Directions for this task: Write out, word for word, everything from the line containing "Is the dark" down to the line containing "At what distance", including both of those lines.

Exercise data:
※ ※ ※
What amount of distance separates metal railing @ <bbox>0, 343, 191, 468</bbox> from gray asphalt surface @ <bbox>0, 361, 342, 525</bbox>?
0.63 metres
※ ※ ※
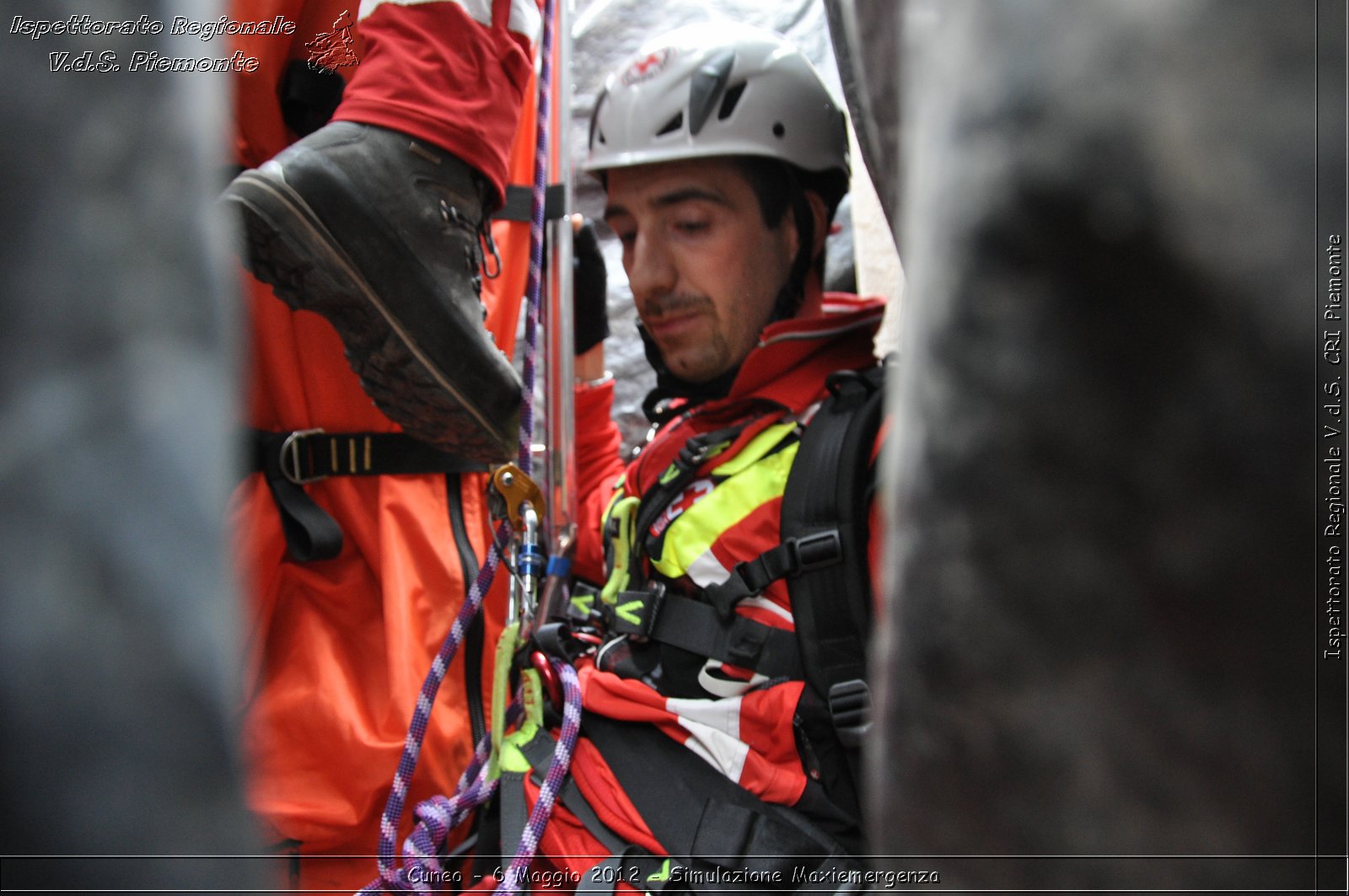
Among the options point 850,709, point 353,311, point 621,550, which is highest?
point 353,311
※ ※ ※
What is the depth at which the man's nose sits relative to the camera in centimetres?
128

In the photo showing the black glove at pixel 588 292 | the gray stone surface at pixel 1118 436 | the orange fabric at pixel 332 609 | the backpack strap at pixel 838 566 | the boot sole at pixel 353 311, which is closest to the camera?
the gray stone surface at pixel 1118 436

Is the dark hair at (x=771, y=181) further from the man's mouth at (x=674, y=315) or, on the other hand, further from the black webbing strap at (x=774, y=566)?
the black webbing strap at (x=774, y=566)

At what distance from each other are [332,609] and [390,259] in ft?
※ ※ ※
Result:
Is the dark hair at (x=771, y=181) further from the man's mouth at (x=674, y=315) or, on the other hand, further from the black webbing strap at (x=774, y=566)?
the black webbing strap at (x=774, y=566)

At what distance from each other are [332,609] and [390,259] in ft?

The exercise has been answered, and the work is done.